───── Excerpted passage

Of course buying one of these bigger pots means it's not AG for less than 30 bucks anymore.............but the beer will still taste good.

pb12
 
That's not too bad pb12, efficiency isn't the be- all and end- all! If I run out of sparge during the long boils (two hours), I'll add boiling water too, in this situation the fuller that kettle is then the better IMO (i.e. lower concentration, helps minimise trub losses).
Hops utilisation can change with the variations in SG (i.e. when adding boiling water or sparge), but I've never really been that bothered by it, my ESB recipe (tomorrow will be batch #32) still has about 20IBU of bittering, 10IBU flavour and 2g/L late addition, which is roughly where it started, only once have I thought the bittering was crook, and then it was slightly too bitter anyway.

Nodrog, yes, IIRC that's right (from memory!). To be honest though, I don't think the overall effect is as bad as 10%, so be careful not to overdo it, in fact the first few batches I'd be happy to just ignore it as our largely- untrained palates probably aren't able to distinguish these small variations anyway.

FWIW, one reason I've stayed with BIABing in the 19L pot is simply that it works well enough for me, but I'm also quite familiar with the way it behaves and I know where the performance boundaries are plus it actually gives me the results I desire and it didn't cost me much dough at all. B)
 
Nodrog

Of course another way to increase capacity, especially if you already have another heat source........is too do side by side batches. Lets say 'Move To All Grain For Sixty Bucks'.
2 x 17L Pot
2 x Bags etc. all happening side by side.

──────────

### Do this
Continue the forum thread on small-pot all-grain brewing, picking up after its final line.

───── Provided data

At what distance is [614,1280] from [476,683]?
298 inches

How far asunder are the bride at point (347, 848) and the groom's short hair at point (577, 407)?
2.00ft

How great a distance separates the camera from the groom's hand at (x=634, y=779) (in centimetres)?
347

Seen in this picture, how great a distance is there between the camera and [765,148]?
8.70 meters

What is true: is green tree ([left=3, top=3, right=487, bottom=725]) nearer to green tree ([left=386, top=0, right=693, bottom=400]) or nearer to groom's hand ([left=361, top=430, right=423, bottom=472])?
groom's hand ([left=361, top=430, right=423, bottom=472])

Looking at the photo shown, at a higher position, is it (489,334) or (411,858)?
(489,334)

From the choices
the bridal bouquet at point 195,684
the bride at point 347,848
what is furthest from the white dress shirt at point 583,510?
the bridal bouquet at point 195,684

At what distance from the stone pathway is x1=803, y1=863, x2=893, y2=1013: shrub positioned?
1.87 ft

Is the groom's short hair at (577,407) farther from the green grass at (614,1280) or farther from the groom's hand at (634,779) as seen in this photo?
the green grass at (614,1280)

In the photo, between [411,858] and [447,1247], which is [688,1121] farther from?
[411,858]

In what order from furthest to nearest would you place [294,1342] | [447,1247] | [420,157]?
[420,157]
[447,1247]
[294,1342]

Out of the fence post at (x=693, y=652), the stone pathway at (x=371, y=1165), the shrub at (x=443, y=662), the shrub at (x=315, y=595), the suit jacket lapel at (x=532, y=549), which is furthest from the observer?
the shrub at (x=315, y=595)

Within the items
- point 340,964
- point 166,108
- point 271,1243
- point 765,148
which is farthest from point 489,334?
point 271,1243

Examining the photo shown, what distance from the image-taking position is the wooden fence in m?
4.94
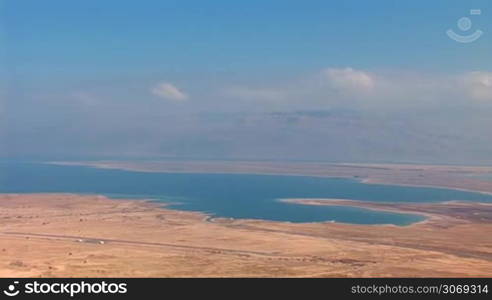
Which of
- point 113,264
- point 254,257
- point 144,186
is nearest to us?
point 113,264

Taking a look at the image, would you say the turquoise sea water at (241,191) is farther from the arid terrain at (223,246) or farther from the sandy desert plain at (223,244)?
the arid terrain at (223,246)

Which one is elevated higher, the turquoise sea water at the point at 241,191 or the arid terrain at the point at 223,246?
the turquoise sea water at the point at 241,191

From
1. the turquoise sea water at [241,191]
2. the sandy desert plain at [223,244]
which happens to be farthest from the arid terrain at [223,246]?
the turquoise sea water at [241,191]

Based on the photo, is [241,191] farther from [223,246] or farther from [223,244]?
[223,246]

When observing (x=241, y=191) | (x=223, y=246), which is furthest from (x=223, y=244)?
(x=241, y=191)

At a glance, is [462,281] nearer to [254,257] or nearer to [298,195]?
[254,257]

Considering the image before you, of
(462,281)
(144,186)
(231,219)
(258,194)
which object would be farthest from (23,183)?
(462,281)
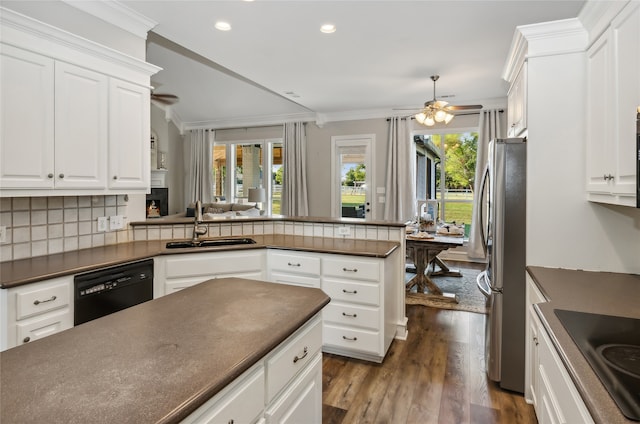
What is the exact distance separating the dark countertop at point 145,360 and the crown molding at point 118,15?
235cm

──────────

### Task output
It is something I've been considering but with 2nd pot, 2nd bag and, for me, another burner ($50), it is probably going to be $90 or so. Thus I might as well get a bigger pot. (The risk for me is my current burner will struggle to get the bigger pot to the boil)

pb12
 
[snip]
Mash: Doing this is easy, fill with water to about 3/4, raise to strike temp (desired mashing temp + 4C works for me), remove a couple of litres temporarily, put the bag in & add the grain, use the couple of litres of water to adjust the temp (so boil it for raising or just add cold for lowering), but at the end of it you want the pot full to the brim. Mash as per usual, I like fairly dry beers so I mash low and long, but well before the end of the mash, put on to boil about 1/3 of the volume of the pot of water, this will be used to sparge and will be just off the boil. Another smaller pot is useful to do this but a plastic bucket is fine too.

Sparge: Lift & drain the bag briefly, put the kettle on the heat for the boil, and slip the bag into the sparge pot/ bucket, open the bag up and stir it well. Lift after 15 minutes, drain thoroughly. Adding a pinch of citric acid to the sparge seems to help (but I know my source water is alkaline).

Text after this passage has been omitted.